DOCUMENT SEGMENT>
· · · ·

Ignoring the fact that our labour relations work
Date Released: Wed, 16 October 2013 11:40 +0200
Not for the first time, a vast gulf has opened up between the country in which we live and the one in many people’s heads.
In the wake of BMW’s statement that its South African operation lost a new model because of the motor components strike and an International Monetary Fund report partly blaming industrial action for below-par growth, the air is again thick with lamentations about the damage strikes are said to do to the economy.
We have heard all of this before. But that we are hearing it this year means that most of us have not noticed one of the success stories of this year — that our labour relations system has shown, despite dire predictions to the contrary, that it is up to the task of handling conflict in our workplaces.
As this will sound strange to people who have convinced themselves that we are overwhelmed by strikes, look at the evidence. Last year, after the Marikana killings, we were told that the bargaining system was collapsing as worker militancy threatened to hold the economy hostage.
There was good reason to believe we were headed for a very rough bargaining season this year.

· · · ·

EXTRACTED MATERIAL>
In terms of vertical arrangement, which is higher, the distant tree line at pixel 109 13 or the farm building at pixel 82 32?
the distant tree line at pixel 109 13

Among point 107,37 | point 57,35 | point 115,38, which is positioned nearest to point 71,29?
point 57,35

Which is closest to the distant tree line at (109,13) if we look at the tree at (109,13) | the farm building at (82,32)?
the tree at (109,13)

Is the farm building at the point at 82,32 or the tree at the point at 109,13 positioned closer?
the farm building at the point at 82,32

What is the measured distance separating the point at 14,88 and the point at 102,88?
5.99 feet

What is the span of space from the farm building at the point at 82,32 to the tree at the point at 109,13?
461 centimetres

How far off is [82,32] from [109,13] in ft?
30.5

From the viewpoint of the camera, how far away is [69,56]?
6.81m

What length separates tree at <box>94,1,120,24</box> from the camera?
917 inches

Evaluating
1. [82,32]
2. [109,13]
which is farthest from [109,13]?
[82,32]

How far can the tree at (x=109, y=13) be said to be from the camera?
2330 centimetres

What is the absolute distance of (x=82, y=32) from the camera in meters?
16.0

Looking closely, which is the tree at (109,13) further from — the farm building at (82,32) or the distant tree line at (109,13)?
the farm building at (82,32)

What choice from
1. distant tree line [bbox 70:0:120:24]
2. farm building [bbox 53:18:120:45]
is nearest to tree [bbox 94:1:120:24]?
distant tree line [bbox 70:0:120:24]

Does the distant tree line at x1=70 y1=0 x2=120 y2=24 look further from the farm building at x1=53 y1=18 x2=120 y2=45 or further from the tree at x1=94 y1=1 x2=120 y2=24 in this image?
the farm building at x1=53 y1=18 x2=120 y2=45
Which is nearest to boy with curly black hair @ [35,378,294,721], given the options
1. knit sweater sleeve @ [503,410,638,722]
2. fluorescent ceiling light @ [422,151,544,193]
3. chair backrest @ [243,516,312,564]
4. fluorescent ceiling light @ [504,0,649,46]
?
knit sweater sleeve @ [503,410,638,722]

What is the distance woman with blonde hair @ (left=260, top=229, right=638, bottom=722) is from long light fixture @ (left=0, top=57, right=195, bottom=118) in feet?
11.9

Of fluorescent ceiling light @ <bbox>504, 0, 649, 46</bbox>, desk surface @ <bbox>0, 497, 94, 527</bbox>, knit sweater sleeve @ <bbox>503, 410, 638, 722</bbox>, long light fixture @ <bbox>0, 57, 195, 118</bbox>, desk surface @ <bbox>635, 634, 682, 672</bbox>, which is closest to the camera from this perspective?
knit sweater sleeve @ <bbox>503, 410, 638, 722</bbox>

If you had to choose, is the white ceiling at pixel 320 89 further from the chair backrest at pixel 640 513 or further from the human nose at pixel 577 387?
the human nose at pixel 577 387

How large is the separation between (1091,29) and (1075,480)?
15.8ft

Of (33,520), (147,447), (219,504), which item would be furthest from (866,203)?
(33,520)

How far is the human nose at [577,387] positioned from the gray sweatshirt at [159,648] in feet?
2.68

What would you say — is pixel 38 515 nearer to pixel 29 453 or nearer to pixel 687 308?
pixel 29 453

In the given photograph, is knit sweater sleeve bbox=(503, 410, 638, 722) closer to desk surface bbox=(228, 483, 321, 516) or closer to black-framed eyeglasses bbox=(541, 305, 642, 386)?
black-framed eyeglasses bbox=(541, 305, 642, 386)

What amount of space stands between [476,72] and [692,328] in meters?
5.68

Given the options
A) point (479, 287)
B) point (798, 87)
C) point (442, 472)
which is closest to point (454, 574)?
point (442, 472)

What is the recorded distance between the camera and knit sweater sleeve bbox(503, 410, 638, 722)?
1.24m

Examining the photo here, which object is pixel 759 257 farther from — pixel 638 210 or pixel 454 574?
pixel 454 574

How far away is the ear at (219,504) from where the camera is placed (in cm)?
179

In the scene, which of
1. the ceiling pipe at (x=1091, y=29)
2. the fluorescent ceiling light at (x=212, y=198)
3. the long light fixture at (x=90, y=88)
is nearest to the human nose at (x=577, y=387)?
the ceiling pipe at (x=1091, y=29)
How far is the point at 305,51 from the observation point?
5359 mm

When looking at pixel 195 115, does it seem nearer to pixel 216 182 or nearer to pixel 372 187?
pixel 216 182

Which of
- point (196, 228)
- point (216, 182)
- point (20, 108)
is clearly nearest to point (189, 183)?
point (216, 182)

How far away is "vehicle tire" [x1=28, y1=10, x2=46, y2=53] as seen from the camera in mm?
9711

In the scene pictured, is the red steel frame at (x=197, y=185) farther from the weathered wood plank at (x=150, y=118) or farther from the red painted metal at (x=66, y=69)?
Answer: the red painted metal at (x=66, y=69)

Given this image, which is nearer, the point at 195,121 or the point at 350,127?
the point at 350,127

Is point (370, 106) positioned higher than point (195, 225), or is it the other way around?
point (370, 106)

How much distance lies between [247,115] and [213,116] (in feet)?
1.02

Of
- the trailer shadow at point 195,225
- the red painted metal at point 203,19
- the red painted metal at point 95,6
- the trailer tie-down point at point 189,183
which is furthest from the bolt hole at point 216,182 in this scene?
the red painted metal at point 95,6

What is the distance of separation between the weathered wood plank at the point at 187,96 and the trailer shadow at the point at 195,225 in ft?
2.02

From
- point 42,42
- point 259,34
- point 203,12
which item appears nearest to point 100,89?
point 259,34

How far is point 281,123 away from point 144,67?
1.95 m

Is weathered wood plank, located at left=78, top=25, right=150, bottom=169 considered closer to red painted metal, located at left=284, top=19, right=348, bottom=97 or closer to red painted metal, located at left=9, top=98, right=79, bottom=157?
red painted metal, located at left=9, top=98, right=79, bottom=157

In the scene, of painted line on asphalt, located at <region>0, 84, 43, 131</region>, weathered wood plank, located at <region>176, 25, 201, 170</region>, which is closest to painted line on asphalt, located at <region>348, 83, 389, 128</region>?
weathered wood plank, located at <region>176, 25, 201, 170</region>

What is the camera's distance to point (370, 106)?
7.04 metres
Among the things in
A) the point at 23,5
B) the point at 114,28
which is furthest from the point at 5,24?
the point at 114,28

· · · ·

In the article on labor relations, what does BMW say its South African operation lost because of the motor components strike?

A new model.